29 janvier 2005

Championnats du monde de sports aquatiques

Les gouvernements savaient depuis un an
que l'événement risquait d'être déplacé

Jean-François Bégin et Alexandre Pratt

Le plan de sauvetage des Championnats du monde de sports iaquatiques, que le maire Gérald Tremblay ira défendre devant la Fédération internationale de natation (FINA), demain à Paris, a été conçu près d'un an après que les trois ordres de gouvernement eurent été avertis du risque que l'événement ait lieu dans un autre pays.
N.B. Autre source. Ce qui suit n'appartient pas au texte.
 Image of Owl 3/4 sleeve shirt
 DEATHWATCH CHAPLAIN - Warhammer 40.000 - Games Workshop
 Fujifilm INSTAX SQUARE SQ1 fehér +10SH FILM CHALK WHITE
Les organisateurs ont évoqué le scénario du pire dès le 9 février 2004, lors d'une réunion du conseil d'administration de Montréal 2005 à laquelle assistaient des représentants du fédéral, du provincial et de la Ville de Montréal.
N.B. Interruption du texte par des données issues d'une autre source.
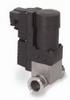 Solenoid vacuum valve; in-line, NW16, aluminum, 110 VAC -- GO-79302-88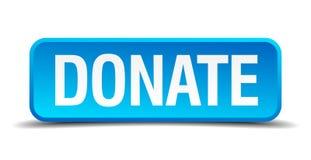 Spenden Sie blauen realistischen quadratischen Knopf 3d Stockfotos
Selon un compte rendu précis de cette rencontre obtenu par La Presse, le directeur général de Montréal 2005, Yvon DesRochers, avait alors indiqué qu'un paiement de 990 000 $ US dollars américains dû à la FINA avait été retenu en raison d'un manque de liquidités.
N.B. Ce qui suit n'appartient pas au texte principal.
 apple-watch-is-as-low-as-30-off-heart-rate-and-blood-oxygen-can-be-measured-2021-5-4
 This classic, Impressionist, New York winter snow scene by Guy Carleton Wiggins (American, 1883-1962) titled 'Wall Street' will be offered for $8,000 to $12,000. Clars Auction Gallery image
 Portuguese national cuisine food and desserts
« Avant de faire d'autres paiements, nous voulons nous assurer que nous ne sommes pas encore sous la menace de nous faire enlever les Championnats pour qu'ils aillent ailleurs », avait expliqué M. DesRochers, qui craignait manquer de fonds pour payer ses employés au cours des deux mois suivants. La gestion à l'interne était alors très serrée, les fonds gouvernementaux étant surtout destinés à payer les redevances à la FINA et les dépôts pour les 55 000 nuitées d'hôtel réservées au centre-ville de Montréal.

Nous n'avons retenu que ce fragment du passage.